Sementara di tenda beberapa sahabat saya sudah menyiapkan menu makan malam kami, hmmm yummy banget…ikan salem bakar yang nikmat jadi menu makan malam kami waktu itu, setelah kenyang rasanya nikmat sekali menggelatak kan diri di hammock yang sudah saya gantung di antara dua batang pohon di pinggir pantai, alunan lagu-lagu sendu malam itu membuatku segera terlelap karena memang sudah 38 jam lebih mata ini tidak terpejam demi petualangan kali ini, hingga akhirnya rintik hujan turun dan saya harus bergegas pindah ke dalam tenda.

Mungkin kami datang di musim yang salah, ombak lumayan besar, hingga akhirnya kami harus mencari sebuah pulau untuk tempat kami mendirikan tenda dan bermalam, atas usul bapak yang punya kapal kami akan merapat ke dermaga pulau Bulat, menurut keterangan si bapak penjaga pulau, pulau ini dulunya tempat peristirahatan keluarga Cendana, “dulu mbak Tutut sering kesini mas” tutur si bapak penjaga pulau yang sudah mulai renta. Namun melihat kondisi pulau nya seperti sudah lama tidak terawat, dermaga nya juga sudah mulai rapuh bahkan sebagian sudah hancur di terjang ganasnya ombak yang menghempas.

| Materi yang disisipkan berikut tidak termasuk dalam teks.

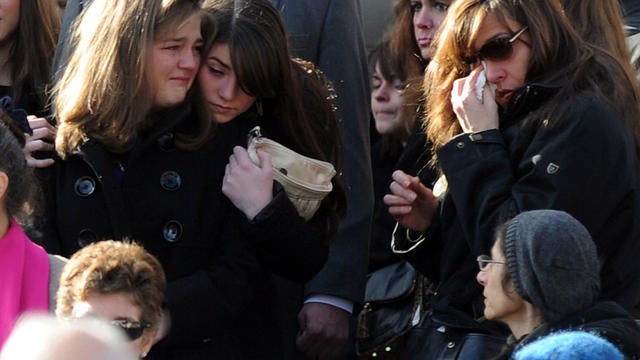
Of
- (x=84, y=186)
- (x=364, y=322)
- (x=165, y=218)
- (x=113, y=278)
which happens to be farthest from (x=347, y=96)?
(x=113, y=278)

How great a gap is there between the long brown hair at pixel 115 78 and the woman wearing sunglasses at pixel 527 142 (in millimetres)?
853


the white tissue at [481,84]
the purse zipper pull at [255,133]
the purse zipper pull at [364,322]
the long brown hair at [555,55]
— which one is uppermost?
the long brown hair at [555,55]

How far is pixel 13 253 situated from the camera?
4391 mm

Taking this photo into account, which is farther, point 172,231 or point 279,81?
point 279,81

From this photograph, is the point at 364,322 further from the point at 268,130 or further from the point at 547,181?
the point at 547,181

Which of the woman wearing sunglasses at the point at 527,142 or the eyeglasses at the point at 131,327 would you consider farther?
the woman wearing sunglasses at the point at 527,142

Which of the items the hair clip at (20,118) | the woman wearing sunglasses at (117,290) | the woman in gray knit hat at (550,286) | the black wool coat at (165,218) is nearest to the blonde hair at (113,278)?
the woman wearing sunglasses at (117,290)

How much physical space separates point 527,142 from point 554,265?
0.58m

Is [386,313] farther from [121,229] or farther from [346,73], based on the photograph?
[121,229]

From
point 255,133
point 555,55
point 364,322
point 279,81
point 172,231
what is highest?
point 555,55

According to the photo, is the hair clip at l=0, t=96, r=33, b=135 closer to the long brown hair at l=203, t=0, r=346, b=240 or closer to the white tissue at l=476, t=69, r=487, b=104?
the long brown hair at l=203, t=0, r=346, b=240

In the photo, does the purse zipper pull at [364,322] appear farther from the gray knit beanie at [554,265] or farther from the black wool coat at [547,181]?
the gray knit beanie at [554,265]

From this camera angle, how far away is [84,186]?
464 cm

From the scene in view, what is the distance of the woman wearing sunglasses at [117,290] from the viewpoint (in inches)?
161
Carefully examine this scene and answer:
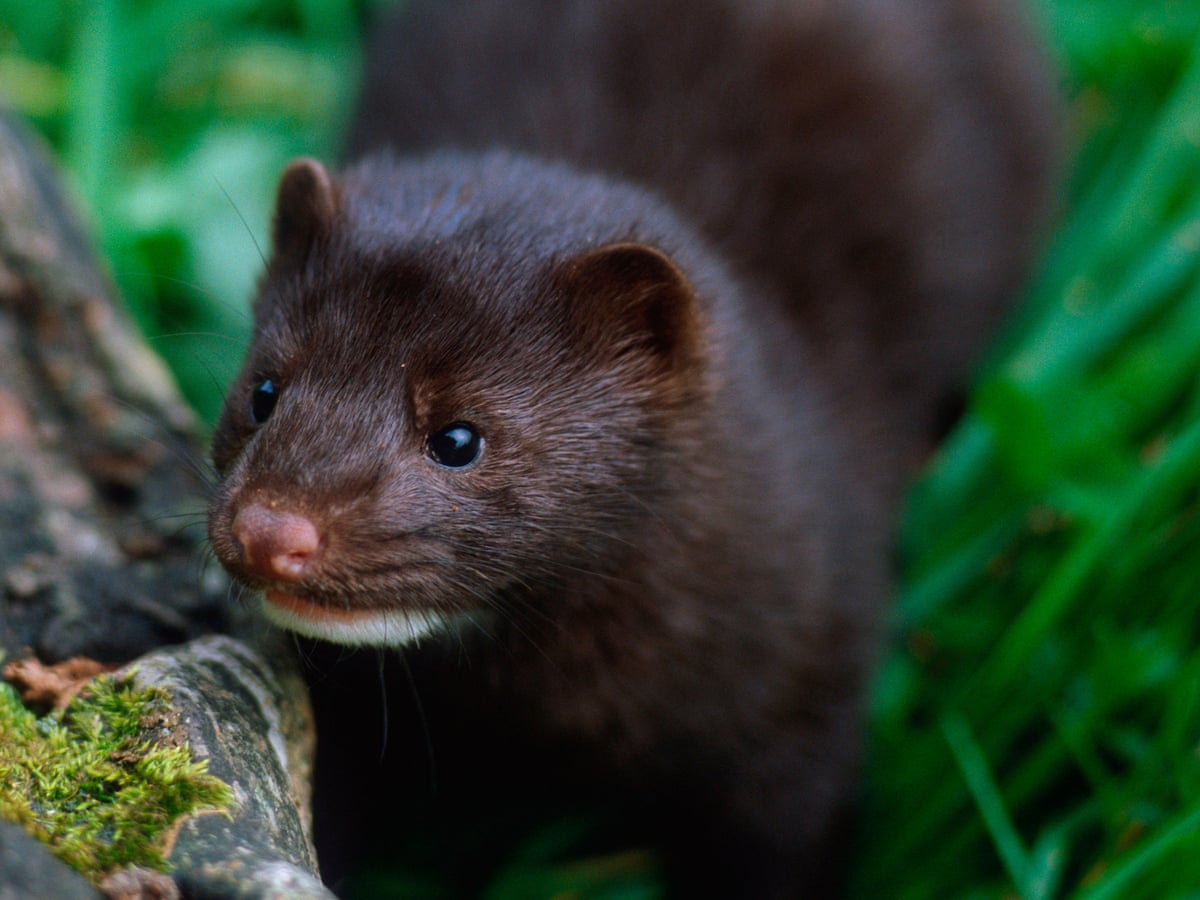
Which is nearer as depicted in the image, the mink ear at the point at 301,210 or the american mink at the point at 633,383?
the american mink at the point at 633,383

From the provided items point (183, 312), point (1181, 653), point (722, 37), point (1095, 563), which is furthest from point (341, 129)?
point (1181, 653)

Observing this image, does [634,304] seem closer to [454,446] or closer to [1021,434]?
[454,446]

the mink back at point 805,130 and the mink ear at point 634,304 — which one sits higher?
the mink back at point 805,130

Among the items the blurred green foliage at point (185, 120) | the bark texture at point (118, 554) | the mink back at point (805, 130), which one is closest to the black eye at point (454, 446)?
the bark texture at point (118, 554)

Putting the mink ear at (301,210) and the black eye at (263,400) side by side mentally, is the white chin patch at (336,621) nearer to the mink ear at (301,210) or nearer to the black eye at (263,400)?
the black eye at (263,400)

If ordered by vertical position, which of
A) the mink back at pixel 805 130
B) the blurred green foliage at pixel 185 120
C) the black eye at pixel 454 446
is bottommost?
the black eye at pixel 454 446

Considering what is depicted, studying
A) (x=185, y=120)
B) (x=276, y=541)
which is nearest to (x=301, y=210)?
(x=276, y=541)

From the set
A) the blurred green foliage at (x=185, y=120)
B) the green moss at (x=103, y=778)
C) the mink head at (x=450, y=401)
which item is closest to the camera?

Hiraukan yang di belakang saya
Hiraukan yang di belakang saya

Pagi menjelang, namun melihat kearah langit yang begitu kelam membuat saya sedikit khawatir, namun tawa-tawa ceria dari sahabat-sahabat saya pagi itu sambil berenang-renang di salah satu sisi pulau membuatku merasa tenang kembali, dan segera menceburkan diri bergabung dengan mereka, acara foto-foto ceria pun usai sudah ketika kami melihat perahu yang menjemput kami sudah datang, kami pun bergegas kembali ke tenda untuk membongkarnya dan mempersiapkan semuanya, namun hujan pun turun hingga kami semua harus basah kuyup, tapi seru sekali, semua bekerja sama bahu membahu untuk menyelesaikan semuanya.

Lambaian bapak penjaga pulau kearah perahu kami yang mulai menjauh dari dermaga pulau indah itu seolah mengucapkan selamat tinggal ke kami, bahkan salah satu penjaga pulau renta itu sempat cerita kepada saya, “jika musim badai kami juga makan seadanya mas”, semoga Tuhan senantiasa menjaga bapak-bapak penjaga pulau itu.

Kami pun merapat ke pulau kayu angin bira untuk menikmati keindahan pulau ini, sungguh indah menurut saya, namun cuaca mendung kurang mendukung untuk melancarkan hobi memotret saya, dan si Keni (kamera canon butut) saya juga seolah enggan untuk keluar dari dalam tas kamera saya yang sudah mulai using dan rapuh, tapi saya tidak akan bisa berbagi dengan teman-teman jika tidak ada satupun dokumentas di pulau ini, si Keni pun saya paksa untuk berkeliling pulau, hanya sedikit yang bisa saya abadikan, setelah melihat jam kami pun bergegas untuk kembali ke kapal karena harus mengikuti jadwal kapal regular dari pulau kelapa ke pelabuhan Muara angke. Dan tepat pukul 16.00 WIb kami pun merapat di daratan Jawa, hingga akhirnya kami harus berpisah sekaligus berakhirlah petualangan kecil ini.

Terimakasih sahabat-sahabat ku, Terima kasih Tuhan atas nikmat karunia keindahan negeriku ini, dari kami yang selalu rindu pantai dan laut-Mu.